J’ay grans ennuis entremeslez de joye :
Tout à un coup je ris et je larmoye,
Et en plaisir maint grief tourment j’endure :
Mon bien s’en va, et à jamais il dure :
Tout en un coup je seiche et je verdoye.
En voici la version complète récitée par Cécile Bélluard
Onques ne fut mon oeil marri de voir
Chez mon voisin mieus que chez moy pleuvoir.
Onq ne mis noise ou discord entre amis
A faire gain jamais ne me soumis.
Mentir, tromper, et abuser autrui,
Tant n’a desplu, que mesdire de lui.
Mais si en moy rien y ha d’imparfait,
Qu’on blame Amour : c’est lui seul qui l’a fait.
mettait aussi en lumière dans le sonnet VII son souhait de plus d’unité interne entre les élans du corps et ceux de l’âme et son attente de plus de sérénité dans le lien amoureux …
On voit mourir toute chose animee,
Lors que du corps l’ame sutile part :
Je suis le corps, toy la meilleure part :
Ou es tu donq, ô ame bien aymee ?
Ne me laissez par si long tems pamee,
Pour me sauver apres viendrois trop tard.
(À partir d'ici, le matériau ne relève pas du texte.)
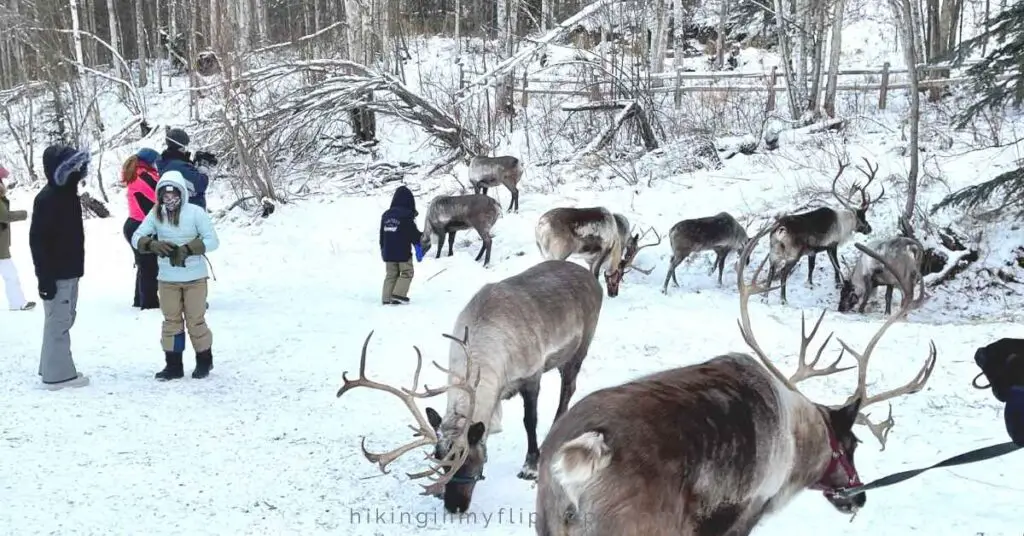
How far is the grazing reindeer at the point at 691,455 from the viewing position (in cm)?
261

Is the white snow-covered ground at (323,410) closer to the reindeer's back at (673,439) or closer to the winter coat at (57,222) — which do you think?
the winter coat at (57,222)

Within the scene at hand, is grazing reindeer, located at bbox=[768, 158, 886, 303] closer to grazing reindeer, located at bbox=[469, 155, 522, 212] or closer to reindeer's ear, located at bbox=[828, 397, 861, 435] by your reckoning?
grazing reindeer, located at bbox=[469, 155, 522, 212]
Las, ne mets point ton corps en ce hazart :
Rens lui sa part et moitié estimee.
L’université Lumière Lyon 2 lui rend hommage nommant ‘Louise Labé’ son centre pour l’égalité des chances dont la mission est de s’assurer de l’égalité des hommes et des femmes et de continuer les recherches sur les genres… Celle qui a inauguré une parole féministe, revendiquant le droit à la liberté de pensée, de parole, d’écriture et d’éducation pour elle-même et les femmes, ses sœurs, celle dont le recueil de textes en prose et les sonnets ardents ont été épargnés par l’oubli, préside ainsi à la réalisation de ses vœux.
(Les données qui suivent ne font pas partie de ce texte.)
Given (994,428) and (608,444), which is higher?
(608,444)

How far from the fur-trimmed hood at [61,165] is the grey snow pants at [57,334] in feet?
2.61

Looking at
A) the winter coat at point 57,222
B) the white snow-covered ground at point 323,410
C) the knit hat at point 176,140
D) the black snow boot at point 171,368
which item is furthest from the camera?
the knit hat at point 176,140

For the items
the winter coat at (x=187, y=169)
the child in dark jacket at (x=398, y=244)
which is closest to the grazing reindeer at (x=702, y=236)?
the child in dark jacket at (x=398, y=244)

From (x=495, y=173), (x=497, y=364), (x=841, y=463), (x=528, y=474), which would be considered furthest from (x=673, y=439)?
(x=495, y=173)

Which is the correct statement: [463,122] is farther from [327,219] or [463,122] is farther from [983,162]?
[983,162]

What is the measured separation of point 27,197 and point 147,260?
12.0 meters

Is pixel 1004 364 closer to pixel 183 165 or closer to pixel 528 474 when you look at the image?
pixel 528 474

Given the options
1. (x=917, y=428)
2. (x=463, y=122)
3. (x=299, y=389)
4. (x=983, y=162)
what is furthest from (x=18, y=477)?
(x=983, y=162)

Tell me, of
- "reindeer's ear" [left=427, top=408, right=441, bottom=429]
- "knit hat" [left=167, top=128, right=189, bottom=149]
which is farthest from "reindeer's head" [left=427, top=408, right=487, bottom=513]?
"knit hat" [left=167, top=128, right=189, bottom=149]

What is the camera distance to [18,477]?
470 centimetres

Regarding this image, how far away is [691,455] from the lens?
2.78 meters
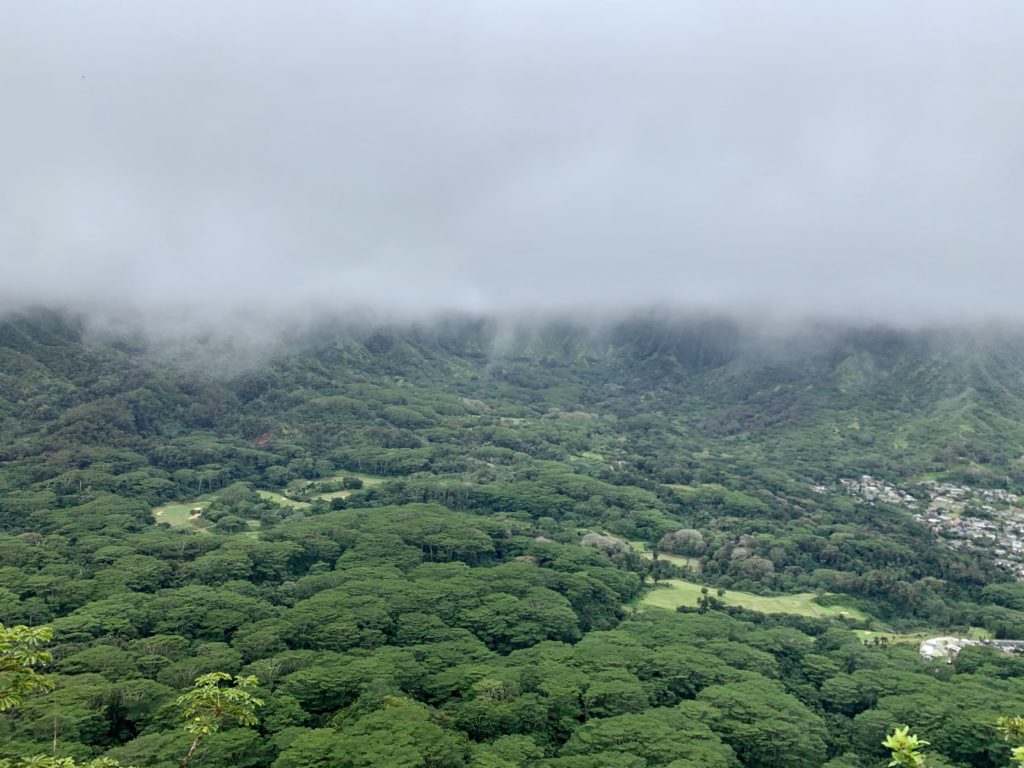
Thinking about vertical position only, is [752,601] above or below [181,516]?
below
Toute l’œuvre de Louyse Labé se trouve sous le lien menant à un site très intéressant (dont la version des sonnets en français moderne) réalisé par des étudiants de l’Institut Universitaire de Formation des Maîtres lors d’un stage à l’Académie de Lyon.
Sous ce lien, un calendrier replaçant la vie de Louyse Labé dans le contexte et l’histoire de son siècle…
Un grand merci pour cet article remarquable, passionnant et richement illustré qui nous permet de (re)découvrir une femme remarquable qui a su affirmer, épanouir, libérer son Etre et le conjuguer à la Poésie avec une belle modernité.
Merci à toi, Liliane, je l’aime cette soeur là! J’aurais voulu qu’elle puisse répondre à ce négativisme qui pèse sur son oeuvre de la part de certains…Tellement injuste de polémiquer sur l’auteure d’une oeuvre quand les archives ne retiennent (à juste titre) que de beaux textes écrits d’une même main et quand l’auteure n’est plus là pour en revendiquer la création! .
Pour ce bel article, pour cette mise en lumière sur cette poétesse et l’accent mis sur sa modernité, merci Domi.
De rien, Flo! Tous ses sonnets dédiés à l’amour passion, cela valait bien un détour!